Monday, August 19, 2013

Stupid Simple Science: Species

In an effort to reach out to the general public, I'm going to tackle one of my favorite subjects: the concept of Species. Most people outside the field of biology don't realize that this isn't some dry definition in a textbook, but is one of the more debated definitions in the field and changes wildly on context. I'll get started with the macro-biology term (where things make a little sense) and then move into the real fun stuff.

(I'm going to warn you ahead of time that this doesn't have a cut and dry answer, and I'm touching on very few of the big complex arguments and am doing none of them justice. So please excuse me as I butcher these arguments and examples. Feel free to ask any questions. I will try to clarify further.)

(Also, I'm going to do a lot of linking to Wikipedia. Bear with me please, none of the links are really necessary outside of providing easy routes for further research on your behalf.)

Species: A Definition

"The major subdivision of genus or subgenus, regarded as the basic category of biological classification, composed of related individuals that resemble one another, are able to breed amongst themselves, but are not able to breed with members of another species."
    ~ (Not filling space or anything)

So basically a species is a group of organisms that can breed within themselves to produce offspring that can also reproduce. That sounds simple, right? It's not though. 

There are three major criteria for what can and can't breed. First off, if two organisms do not have functioning biological that connect properly (Tab A into Slot B and all that jazz) then they aren't the same species because they cannot physically mate. A Tree and a Duck for instance. Literally two different pieces of equipment.

Second off, if two organisms could breed but cannot genetically produce viable offspring, then they aren't the same species because their genes are incompatible. Donkey and Horse producing a Mule are a good example. Mules can't breed further, and are sterile therefore ending the line.

Finally, even if two organisms can produce viable offspring but never encounter each other in nature because of basic behavioural or geographic differences, they are considered separate species. Nocturnal versus Diurnal animals for instance. Also geographic isolation can cause a speciation event if enough difference is generated for one of the first two criteria to take place before they are rejoined.

You got that?
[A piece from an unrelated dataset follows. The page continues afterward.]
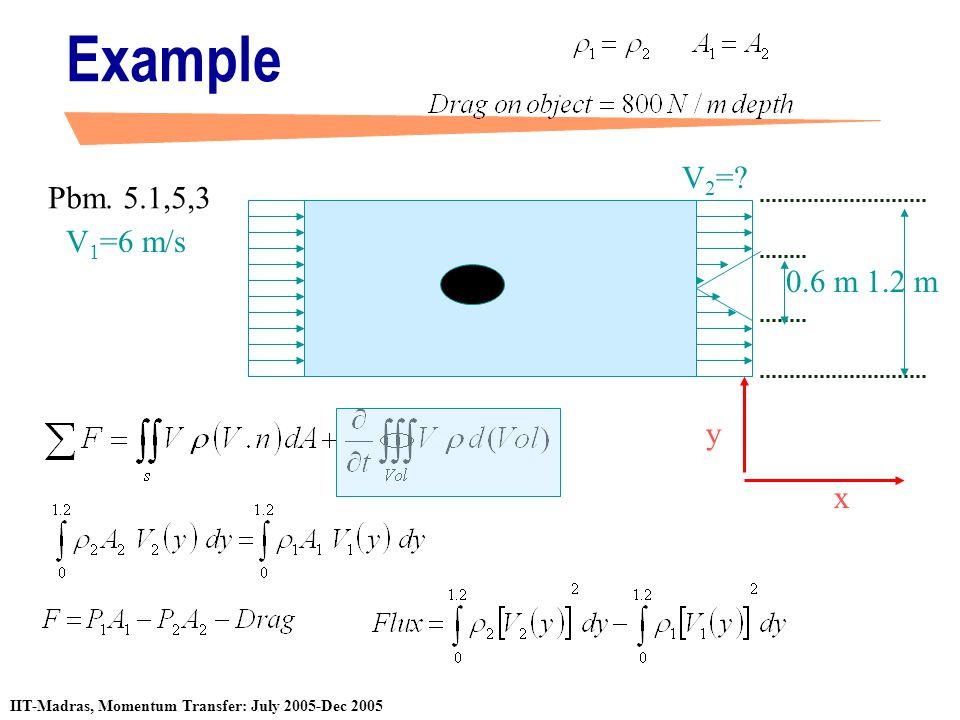 Example V2= Pbm. 5.1,5,3 V1=6 m/s 0.6 m 1.2 m x y
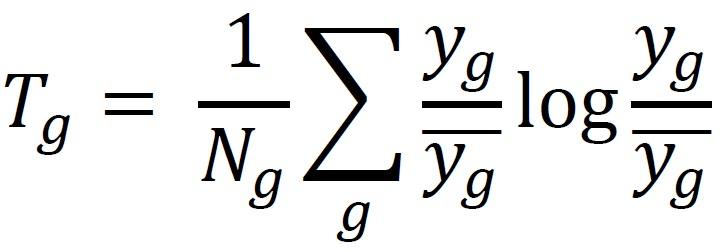 équation de l'indice de Theil pour le sous-groupe g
It's pretty straightforward. Two organisms fit into the same species if they mechanically, genetically, and temporally interact in order to generate more organisms that can also do the same. Really cut and dry. Absolutely nothing that could possibly go wrong with this definition.

When Species Mingle

Well, almost nothing could go wrong with that definition except for humans generating fertile crossbreeds between species... but that's unnatural. Human interaction can overrule the first and third rules of species definition fairly easily. (Physical and temporal constraints are easy enough for our engineering.) But if two genomes don't want to exchange information, there isn't much we can do outside drastic genetic modification. With that in mind, we'll ignore human meddling for defining species. That'll make things easier, right?

Well, let's talk for a moment about Ring Species. Let's say that we have a mountain that has two species of mice on the South facing side. (The actual real life example of this are species of arctic seabirds.) 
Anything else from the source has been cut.